Congress weighs reconciliation bill
The budget bill Congress is debating includes several provisions that would make it easier for lawmakers and their families to receive more subsidies. If the bill becomes law, it would also dramatically increase federal subsidy payments to the largest and most successful farms, as well as corporate farms.
And the bill, if enacted, would make these changes while continuing to leave small family farms out of the system.
It would raise by 10% to 20% the price guarantees that drive many of the subsidy payments for covered commodity crops. This in turn would boost subsidy payments, especially to the largest farms.

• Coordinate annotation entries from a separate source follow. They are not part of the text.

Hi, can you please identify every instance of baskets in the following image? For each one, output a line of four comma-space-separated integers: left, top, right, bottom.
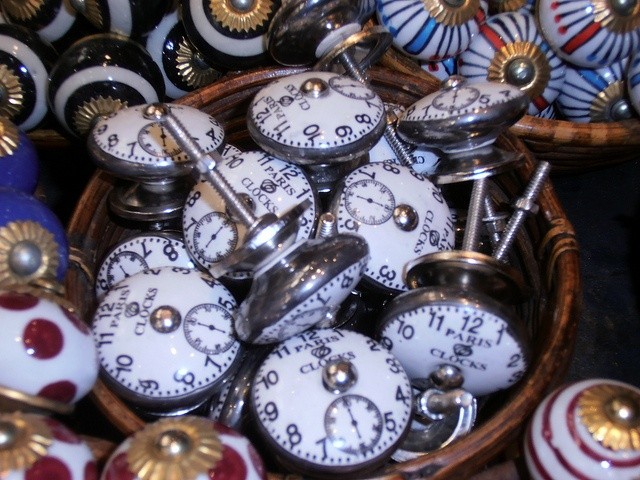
60, 68, 580, 480
363, 1, 639, 176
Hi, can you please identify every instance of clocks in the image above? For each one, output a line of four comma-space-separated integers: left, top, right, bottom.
211, 201, 369, 344
331, 161, 456, 294
395, 75, 530, 183
373, 287, 534, 398
93, 267, 241, 415
182, 152, 321, 281
95, 234, 194, 303
86, 103, 227, 222
252, 326, 416, 480
245, 71, 388, 165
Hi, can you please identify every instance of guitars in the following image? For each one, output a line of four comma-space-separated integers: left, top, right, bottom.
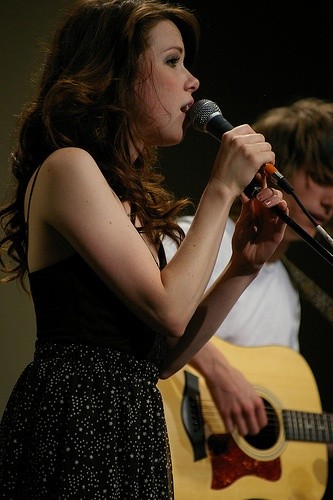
156, 337, 332, 500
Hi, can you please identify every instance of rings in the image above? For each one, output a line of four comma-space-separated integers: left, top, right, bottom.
270, 187, 278, 198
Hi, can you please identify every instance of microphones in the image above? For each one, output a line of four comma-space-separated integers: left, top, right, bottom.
187, 99, 294, 194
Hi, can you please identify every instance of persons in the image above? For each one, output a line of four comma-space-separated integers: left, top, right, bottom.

The bill would also create new corporate payment loopholes. It would raise the payment cap from $125,000 to $155,000 per person, and allow every member of a farm organized as a pass-through entity – such as a joint venture, S corporation or limited liability corporation – to collect up to $155,000 a year each. That contrasts with the current system’s cap, which permits each member to receive a share of the $125,000 payment.
The bill would also gut a long-standing income limit designed to keep millionaires from receiving disaster and conservation payments.
Lawmakers are proposing many other loopholes in the bill that, if enacted, would drive more money to the wealthiest farms.
Many of the members of Congress who sit on the agriculture committees, which created these loopholes, and many who voted to approve them, stand to benefit directly from the planned federal subsidy increases.